Luego de escucharlo me pregunté:
¿En qué momento convertimos ese: "TE AMO MI BEBÉ HERMOSO, ERES LO MEJOR PARA MÍ en: "¡NIÑO MALEDUCADO , CALLATE LA BOCA, ESTOY CANSADO DE TUS TONTERIAS, HAZME CASO!"?
Sé que puedo sonar algo radical pero es que en verdad me parece un cambio de 180°, reconozco que los niños y sus travesuras pueden llevar a los límites más altos de impaciencia a los padres (ya lo conoceré por carne propia) pero aún así me parece demasiado extremista los comentarios de muchos papás cuando la ira se mezcla con la intolerancia y abren la boca para decir insulto tras insulto a un niño, tu niño, que hace muy poco era tu bebé y estaba en tus brazos y tú te considerabas la persona más dichosa del mundo.
No, no crean que soy una persona que tiene la paciencia de Teresa de Calcuta, PARA NADA! y mi adorado esposo puede dar fe de ello, sólo creo en que en esos momentos grandes ,aquellos en los que te ves a punto de explotar y decir con el hígado todo lo crees, tan sólo te des cuenta a quién te vas a referir, qué edad tiene esa persona y buscar la manera de que tus palabras no sean hirientes, porque creo que tanto tú como yo, aún tenemos por allí en algún rinconcito de nuestro corazón aquella frase o palabra que nos dijo nuestro padre o madre en cierto momento y cuando lo recordamos todavía nos duele ¿verdad? entonces para qué repetirlo.
Definitivamente pensar en estas cosas son sinónimo de que muy pronto seré mamá (Raffi nacerá en cualquier momento) y mis expectativas de querer hacer las cosas adecuadamente cada vez son más grandes. Sólo espero que mi paciencia (que no es de una santa) sea la mejor para cuando tenga que vivir situaciones de tensión y pueda hablar más con el corazón y no con el hígado.

| LISTADO DE DATOS |
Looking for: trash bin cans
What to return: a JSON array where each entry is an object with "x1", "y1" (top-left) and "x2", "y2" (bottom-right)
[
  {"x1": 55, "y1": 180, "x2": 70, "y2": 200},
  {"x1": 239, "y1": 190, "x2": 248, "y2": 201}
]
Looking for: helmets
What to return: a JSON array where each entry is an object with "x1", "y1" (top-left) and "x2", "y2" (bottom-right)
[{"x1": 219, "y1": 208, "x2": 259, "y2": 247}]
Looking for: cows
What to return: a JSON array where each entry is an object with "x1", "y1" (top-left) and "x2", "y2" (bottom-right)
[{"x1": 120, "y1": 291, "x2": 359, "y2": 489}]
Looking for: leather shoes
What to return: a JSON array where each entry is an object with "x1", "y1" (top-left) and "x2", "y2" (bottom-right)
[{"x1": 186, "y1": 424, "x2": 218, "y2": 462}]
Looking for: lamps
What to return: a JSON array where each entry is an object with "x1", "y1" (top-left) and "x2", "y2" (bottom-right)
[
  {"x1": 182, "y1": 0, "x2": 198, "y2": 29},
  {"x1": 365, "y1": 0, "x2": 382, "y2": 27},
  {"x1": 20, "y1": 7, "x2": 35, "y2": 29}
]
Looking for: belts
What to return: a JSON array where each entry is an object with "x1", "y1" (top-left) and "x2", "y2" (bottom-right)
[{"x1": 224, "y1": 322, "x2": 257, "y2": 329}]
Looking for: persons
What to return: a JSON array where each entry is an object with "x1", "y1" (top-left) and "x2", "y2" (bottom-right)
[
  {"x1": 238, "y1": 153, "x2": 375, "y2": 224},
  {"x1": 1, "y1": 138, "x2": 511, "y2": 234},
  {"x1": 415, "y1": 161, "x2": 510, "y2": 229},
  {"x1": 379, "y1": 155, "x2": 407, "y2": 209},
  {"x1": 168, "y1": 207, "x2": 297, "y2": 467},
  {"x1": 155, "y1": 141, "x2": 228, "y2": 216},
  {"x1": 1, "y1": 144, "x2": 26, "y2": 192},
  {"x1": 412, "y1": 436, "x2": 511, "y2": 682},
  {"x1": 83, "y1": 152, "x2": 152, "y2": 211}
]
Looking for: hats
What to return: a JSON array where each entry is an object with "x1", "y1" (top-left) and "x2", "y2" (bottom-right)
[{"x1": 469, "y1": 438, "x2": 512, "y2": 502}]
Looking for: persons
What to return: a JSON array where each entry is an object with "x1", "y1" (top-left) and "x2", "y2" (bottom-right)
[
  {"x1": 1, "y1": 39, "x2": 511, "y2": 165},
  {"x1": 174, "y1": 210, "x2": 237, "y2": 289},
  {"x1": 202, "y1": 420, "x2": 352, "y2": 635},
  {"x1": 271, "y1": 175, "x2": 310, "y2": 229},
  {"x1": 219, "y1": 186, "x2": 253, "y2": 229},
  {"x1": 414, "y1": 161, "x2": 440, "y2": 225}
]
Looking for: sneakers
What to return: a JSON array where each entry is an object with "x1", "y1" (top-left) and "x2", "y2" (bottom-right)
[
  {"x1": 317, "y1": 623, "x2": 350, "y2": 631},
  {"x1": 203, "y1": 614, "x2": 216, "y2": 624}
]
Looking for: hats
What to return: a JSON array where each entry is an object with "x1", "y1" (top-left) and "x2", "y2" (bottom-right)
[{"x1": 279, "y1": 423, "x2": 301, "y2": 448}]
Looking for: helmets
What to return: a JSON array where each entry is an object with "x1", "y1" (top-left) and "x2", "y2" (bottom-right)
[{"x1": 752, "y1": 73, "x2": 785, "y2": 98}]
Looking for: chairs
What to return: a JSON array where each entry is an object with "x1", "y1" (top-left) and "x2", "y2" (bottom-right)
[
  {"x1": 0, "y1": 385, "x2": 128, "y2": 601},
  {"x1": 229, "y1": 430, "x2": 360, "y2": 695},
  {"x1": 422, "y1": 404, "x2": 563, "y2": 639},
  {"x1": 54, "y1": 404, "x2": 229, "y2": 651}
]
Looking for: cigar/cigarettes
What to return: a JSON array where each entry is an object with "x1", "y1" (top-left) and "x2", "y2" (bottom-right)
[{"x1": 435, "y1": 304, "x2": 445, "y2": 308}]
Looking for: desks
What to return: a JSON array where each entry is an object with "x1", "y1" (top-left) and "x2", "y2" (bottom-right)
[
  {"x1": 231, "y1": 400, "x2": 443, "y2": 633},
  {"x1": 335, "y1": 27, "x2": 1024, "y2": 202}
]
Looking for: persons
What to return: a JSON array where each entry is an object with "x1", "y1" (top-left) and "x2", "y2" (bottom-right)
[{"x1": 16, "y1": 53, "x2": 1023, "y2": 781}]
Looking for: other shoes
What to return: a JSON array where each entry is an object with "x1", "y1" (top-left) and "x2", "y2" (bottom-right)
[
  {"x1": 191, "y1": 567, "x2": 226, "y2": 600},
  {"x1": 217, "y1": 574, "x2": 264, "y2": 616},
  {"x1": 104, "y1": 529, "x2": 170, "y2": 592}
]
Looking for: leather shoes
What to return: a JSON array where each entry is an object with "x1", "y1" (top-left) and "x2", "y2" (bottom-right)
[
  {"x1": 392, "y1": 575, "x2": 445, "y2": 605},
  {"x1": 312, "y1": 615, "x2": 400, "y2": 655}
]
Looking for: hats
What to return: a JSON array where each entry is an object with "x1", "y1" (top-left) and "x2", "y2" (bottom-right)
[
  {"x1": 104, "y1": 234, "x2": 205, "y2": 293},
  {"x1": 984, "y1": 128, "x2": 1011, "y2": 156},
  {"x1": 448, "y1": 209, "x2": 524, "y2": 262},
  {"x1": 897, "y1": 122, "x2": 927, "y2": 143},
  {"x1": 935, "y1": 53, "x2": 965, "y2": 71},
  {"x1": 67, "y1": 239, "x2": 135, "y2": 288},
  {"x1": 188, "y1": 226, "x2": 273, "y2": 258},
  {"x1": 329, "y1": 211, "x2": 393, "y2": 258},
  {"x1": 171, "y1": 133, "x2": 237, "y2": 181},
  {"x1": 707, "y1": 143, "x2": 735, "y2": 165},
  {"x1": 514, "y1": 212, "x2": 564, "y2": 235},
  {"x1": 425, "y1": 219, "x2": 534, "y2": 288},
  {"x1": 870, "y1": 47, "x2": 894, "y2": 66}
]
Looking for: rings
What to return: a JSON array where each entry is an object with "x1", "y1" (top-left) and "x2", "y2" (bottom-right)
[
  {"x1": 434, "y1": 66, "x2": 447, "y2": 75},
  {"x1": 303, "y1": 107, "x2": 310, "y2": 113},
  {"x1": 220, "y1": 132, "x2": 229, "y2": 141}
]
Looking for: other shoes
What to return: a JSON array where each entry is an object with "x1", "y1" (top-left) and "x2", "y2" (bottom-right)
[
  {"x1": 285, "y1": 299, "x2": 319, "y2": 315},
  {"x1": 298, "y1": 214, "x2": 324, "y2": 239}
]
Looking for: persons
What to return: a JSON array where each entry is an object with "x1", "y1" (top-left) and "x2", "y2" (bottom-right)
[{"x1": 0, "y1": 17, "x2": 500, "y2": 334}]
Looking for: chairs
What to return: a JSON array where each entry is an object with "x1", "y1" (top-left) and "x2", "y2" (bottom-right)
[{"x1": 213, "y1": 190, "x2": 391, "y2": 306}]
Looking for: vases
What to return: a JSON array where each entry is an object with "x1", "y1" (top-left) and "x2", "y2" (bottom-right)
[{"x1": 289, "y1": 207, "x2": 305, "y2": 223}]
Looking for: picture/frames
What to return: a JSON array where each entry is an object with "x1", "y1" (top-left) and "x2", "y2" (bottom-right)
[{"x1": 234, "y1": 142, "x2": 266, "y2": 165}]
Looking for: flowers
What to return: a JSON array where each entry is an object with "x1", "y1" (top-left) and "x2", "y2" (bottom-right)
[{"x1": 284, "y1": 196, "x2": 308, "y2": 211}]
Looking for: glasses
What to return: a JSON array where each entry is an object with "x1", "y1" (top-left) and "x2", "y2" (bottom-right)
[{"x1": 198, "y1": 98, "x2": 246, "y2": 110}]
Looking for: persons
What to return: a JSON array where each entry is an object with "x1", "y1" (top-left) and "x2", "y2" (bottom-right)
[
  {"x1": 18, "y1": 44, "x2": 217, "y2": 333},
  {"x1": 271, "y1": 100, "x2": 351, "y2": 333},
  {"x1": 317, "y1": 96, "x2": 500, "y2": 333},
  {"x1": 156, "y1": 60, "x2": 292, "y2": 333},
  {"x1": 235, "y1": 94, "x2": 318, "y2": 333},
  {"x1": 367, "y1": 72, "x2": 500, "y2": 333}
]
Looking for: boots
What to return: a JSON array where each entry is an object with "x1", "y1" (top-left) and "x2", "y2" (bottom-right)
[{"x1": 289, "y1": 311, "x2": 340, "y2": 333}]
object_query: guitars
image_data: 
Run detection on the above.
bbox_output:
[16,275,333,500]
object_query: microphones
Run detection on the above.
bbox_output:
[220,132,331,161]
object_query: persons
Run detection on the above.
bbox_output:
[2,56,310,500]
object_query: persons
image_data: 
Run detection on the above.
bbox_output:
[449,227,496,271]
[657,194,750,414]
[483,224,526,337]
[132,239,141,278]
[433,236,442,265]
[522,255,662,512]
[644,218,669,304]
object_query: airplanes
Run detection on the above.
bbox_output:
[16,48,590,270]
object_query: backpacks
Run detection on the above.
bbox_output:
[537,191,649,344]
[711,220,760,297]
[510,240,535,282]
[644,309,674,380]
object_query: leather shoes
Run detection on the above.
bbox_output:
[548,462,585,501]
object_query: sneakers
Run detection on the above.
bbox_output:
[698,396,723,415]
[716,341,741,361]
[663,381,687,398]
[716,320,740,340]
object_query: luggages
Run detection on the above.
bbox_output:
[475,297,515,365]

| TAREAS POR HACER |
• 1. En el texto sobre cómo les hablan los padres a sus hijos, ¿cómo se llamará el bebé que está por nacer?
• 2. Copia el texto sobre cómo les hablan los padres a sus hijos desde "Luego de escucharlo" hasta "dichosa del mundo.", pero cambia "travesuras" por "diabluras".

| RESPUESTAS |
• 1. Raffi.

• 2.
Luego de escucharlo me pregunté:
¿En qué momento convertimos ese: "TE AMO MI BEBÉ HERMOSO, ERES LO MEJOR PARA MÍ en: "¡NIÑO MALEDUCADO , CALLATE LA BOCA, ESTOY CANSADO DE TUS TONTERIAS, HAZME CASO!"?
Sé que puedo sonar algo radical pero es que en verdad me parece un cambio de 180°, reconozco que los niños y sus diabluras pueden llevar a los límites más altos de impaciencia a los padres (ya lo conoceré por carne propia) pero aún así me parece demasiado extremista los comentarios de muchos papás cuando la ira se mezcla con la intolerancia y abren la boca para decir insulto tras insulto a un niño, tu niño, que hace muy poco era tu bebé y estaba en tus brazos y tú te considerabas la persona más dichosa del mundo.